Body parts discovered in Norway doctor’s home

The Local
The Local - [email protected] • 10 Dec, 2015 Updated Thu 10 Dec 2015 12:53 CEST
Body parts discovered in Norway doctor’s home

Police discovered amputated body parts in the freezer of a doctor carrying out research at Sørlandet Hospital.


A doctor in southern Norway secretly transported dissected body parts from the hospital to his home, police said on Thursday.

The gruesome discovery was made after police were notified of the possible storage of body parts in the man’s home. Here, they discovered a freezer with its handles removed containing a suspicious looking box that was secured with several locks.

Upon opening the box, police found a number of amputated body parts.

Police said in a statement that the man took the body parts, which he received from willing donors for a research project, to his home after leaving his job at Sørlandet Hospital. It is believed that the doctor was not confident that that would be stored correctly at the hospital or that they might be destroyed.

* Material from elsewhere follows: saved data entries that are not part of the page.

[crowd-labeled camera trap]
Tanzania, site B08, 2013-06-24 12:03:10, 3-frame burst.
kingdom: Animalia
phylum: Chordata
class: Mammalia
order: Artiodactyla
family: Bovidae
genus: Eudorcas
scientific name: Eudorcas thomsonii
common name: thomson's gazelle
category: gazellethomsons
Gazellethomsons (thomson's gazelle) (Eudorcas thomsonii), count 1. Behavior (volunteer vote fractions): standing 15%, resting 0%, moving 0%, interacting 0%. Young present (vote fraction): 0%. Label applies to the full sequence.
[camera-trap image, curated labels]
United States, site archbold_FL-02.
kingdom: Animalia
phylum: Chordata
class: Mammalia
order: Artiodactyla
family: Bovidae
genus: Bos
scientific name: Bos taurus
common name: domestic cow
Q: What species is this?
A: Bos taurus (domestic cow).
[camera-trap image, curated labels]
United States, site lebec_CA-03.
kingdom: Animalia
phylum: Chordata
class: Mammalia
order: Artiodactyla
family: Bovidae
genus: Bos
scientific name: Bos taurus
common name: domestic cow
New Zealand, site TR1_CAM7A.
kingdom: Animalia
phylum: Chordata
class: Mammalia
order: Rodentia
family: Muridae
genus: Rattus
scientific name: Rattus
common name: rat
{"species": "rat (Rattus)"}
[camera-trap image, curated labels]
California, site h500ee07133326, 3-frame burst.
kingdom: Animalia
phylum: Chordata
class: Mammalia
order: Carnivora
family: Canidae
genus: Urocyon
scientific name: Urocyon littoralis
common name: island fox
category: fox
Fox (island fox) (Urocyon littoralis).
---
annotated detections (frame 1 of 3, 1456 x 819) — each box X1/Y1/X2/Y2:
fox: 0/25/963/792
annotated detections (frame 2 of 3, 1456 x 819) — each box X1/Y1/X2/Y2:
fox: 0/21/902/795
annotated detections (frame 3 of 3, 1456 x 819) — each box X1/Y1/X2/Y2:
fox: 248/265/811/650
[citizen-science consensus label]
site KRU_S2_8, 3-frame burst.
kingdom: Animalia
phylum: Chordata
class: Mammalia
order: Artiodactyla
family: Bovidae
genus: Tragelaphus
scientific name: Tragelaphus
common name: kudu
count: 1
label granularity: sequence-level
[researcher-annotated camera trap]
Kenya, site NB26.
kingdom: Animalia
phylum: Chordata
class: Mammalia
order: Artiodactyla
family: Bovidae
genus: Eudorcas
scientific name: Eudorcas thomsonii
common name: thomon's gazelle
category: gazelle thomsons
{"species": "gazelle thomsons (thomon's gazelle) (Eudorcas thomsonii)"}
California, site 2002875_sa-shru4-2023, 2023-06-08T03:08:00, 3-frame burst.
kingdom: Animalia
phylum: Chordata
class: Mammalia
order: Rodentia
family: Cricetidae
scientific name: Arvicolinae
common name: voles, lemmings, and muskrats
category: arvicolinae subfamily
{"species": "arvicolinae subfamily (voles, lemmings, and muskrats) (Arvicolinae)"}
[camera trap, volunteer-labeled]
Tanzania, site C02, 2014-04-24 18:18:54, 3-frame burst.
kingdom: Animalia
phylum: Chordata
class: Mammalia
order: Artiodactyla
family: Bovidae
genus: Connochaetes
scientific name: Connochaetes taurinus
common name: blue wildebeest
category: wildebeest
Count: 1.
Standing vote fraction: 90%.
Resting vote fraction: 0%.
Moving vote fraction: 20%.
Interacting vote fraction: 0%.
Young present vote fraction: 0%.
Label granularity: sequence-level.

According to broadcaster NRK, the man claimed in a police interview to have invested a lot of his time on the research project and did not want to see his work wasted should the body parts be lost. He therefore bought the freezer and began transporting the body parts to his home.

NRK attempted to contact the doctor involved, who did not wish to comment further.

Despite the grisly and unusual nature of the episode, it appears that the doctor will be able to continue working after receiving a warning from the National Board of Health (Statens Helsetilsyn).

Inspector Arne Sundvall of Agder Police District told NRK that the police patrol that discovered the body parts returned them to Sørlandet Hospital and that the case was then referred to the Board of Health.

“It was concluded that the researcher had not broken the law, so the Board of Health took over the case,” Sundvall told NRK.

The doctor received an official warning after being found by the Board of Health to have broken professional practice (helsepersonelloven) and research practice (helseforskningsloven) codes.

“We take particularly seriously the unethical nature of taking research material home for storage. A lot of confidence is needed for patients to donate biological material for research, and we feel in this case that confidence has been broken,” Board of Health director Toril Sagen told NRK.

While the warning received by the doctor will not affect his ability to continue practising, it will remain permanently on his records and will be taken into account should any future complaints be raised.

“If a doctor continues to carry out inadequate research, and does not improve after a warning, then he or she can, in the worst case, lose authorisation,” Sagen said.